TASKS:
**1)** From the Milano Seamen season article, reproduce the text from "The 2023 Milano" up to and including "Vigorelli, was confirmed.".
**2)** In the Milano Seamen season article, condense the paragraph beginning "The first signing was quarterback Luke Zahradka" into a short bulleted list that keeps its main facts.
**3)** Answer these questions from the Milano Seamen season article, one per line:
(a) What is the team's home stadium?
(b) In which league did the team play the year before 2023?
(c) For which college team did Marquise Manning play?

- General manager: Marco Mutti 🇮🇹
- Head coach: Stefan Prokorny 🇦🇹
- Home stadium: Velodromo Vigorelli

= 2023 Milano Seamen season =

American football team in Italy

The 2023 Milano Seamen season is the first season of the Milano Seamen in the European League of Football for the 2023 season, after playing in the Italian Football League the year prior.

==Preseason==
After the announcement of the participation in the 2023 ELF season, the head coach of the previous season in the Italy national league was hired, again. Also, the stadium of the last season, the Velodromo Vigorelli, was confirmed.

The first signing was quarterback Luke Zahradka, native born in the United States, but also being a dual-passport citizen in Italy. He is also starting quarterback of the Italy national team, winning the silver medal in Flag football at the 2022 World Games. Further notable signings were Jéan Constant and Marquise Manning, latter playing for the Washburn Ichabods football team in the NCAA Division II.

A block of data
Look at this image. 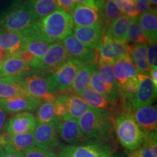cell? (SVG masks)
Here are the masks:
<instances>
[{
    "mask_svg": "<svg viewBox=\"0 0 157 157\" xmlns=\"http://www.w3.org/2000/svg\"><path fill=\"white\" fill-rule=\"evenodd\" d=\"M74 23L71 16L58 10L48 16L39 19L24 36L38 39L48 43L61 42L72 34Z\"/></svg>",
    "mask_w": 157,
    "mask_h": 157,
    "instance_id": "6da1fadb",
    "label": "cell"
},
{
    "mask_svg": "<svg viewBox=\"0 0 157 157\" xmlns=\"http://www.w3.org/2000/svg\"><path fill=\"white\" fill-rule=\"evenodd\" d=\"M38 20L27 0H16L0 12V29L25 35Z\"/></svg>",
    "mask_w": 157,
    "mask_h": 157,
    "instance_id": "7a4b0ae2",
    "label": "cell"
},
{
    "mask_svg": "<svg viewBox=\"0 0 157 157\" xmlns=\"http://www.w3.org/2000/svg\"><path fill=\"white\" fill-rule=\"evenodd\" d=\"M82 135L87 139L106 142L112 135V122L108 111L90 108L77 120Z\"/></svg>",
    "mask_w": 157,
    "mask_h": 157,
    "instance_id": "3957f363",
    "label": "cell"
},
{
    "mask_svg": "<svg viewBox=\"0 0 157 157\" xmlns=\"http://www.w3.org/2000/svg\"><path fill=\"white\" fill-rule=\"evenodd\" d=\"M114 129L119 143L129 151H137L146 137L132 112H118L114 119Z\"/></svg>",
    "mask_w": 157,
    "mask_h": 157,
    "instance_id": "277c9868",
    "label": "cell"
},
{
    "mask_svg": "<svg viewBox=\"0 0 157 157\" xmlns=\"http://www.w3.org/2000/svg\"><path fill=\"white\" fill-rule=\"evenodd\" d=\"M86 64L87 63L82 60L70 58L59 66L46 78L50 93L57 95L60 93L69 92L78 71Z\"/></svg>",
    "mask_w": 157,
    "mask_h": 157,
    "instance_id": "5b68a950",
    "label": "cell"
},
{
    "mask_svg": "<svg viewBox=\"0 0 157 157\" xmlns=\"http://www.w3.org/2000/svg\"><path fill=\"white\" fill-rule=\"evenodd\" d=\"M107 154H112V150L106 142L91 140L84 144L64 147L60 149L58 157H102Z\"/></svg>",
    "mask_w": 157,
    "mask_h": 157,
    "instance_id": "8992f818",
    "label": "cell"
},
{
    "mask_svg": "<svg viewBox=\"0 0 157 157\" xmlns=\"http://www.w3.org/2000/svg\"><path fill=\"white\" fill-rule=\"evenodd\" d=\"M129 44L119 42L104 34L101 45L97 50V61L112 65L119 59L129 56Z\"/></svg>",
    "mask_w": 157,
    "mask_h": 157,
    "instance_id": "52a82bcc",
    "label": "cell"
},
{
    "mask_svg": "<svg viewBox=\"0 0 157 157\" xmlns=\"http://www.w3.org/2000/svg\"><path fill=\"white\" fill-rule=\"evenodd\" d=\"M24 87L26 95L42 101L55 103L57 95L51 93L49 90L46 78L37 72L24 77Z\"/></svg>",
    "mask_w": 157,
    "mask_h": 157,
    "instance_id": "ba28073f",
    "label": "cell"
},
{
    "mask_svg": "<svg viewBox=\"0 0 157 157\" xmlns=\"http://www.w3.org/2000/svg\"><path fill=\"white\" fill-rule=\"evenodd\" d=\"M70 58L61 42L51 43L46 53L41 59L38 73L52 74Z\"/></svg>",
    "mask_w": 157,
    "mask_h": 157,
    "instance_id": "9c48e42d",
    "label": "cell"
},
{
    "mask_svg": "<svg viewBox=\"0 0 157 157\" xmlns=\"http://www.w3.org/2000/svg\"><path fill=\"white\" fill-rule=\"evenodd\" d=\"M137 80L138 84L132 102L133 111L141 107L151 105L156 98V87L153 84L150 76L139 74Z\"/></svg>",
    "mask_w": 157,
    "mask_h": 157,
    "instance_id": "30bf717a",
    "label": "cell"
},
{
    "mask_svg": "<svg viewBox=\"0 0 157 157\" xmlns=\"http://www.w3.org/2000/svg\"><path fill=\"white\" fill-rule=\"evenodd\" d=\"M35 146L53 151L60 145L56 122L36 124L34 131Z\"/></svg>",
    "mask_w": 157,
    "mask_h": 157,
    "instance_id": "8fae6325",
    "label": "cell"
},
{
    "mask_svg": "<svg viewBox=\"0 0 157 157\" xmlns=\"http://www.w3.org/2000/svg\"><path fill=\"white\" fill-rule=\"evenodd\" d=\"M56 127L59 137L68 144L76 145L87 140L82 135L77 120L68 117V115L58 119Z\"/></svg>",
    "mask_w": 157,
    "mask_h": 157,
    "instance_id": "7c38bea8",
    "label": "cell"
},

RESULTS FOR EACH TASK:
**1)**
The 2023 Milano Seamen season is the first season of the Milano Seamen in the European League of Football for the 2023 season, after playing in the Italian Football League the year prior.

==Preseason==
After the announcement of the participation in the 2023 ELF season, the head coach of the previous season in the Italy national league was hired, again. Also, the stadium of the last season, the Velodromo Vigorelli, was confirmed.

**2)**
- First signing: quarterback Luke Zahradka, born in the United States and holding dual Italian citizenship
- Zahradka is the starting quarterback of the Italy national team and won silver in flag football at the 2022 World Games
- Other notable signings: Jéan Constant and Marquise Manning
- Manning played for the Washburn Ichabods football team in NCAA Division II

**3)**
(a) Velodromo Vigorelli
(b) The Italian Football League
(c) The Washburn Ichabods football team in NCAA Division II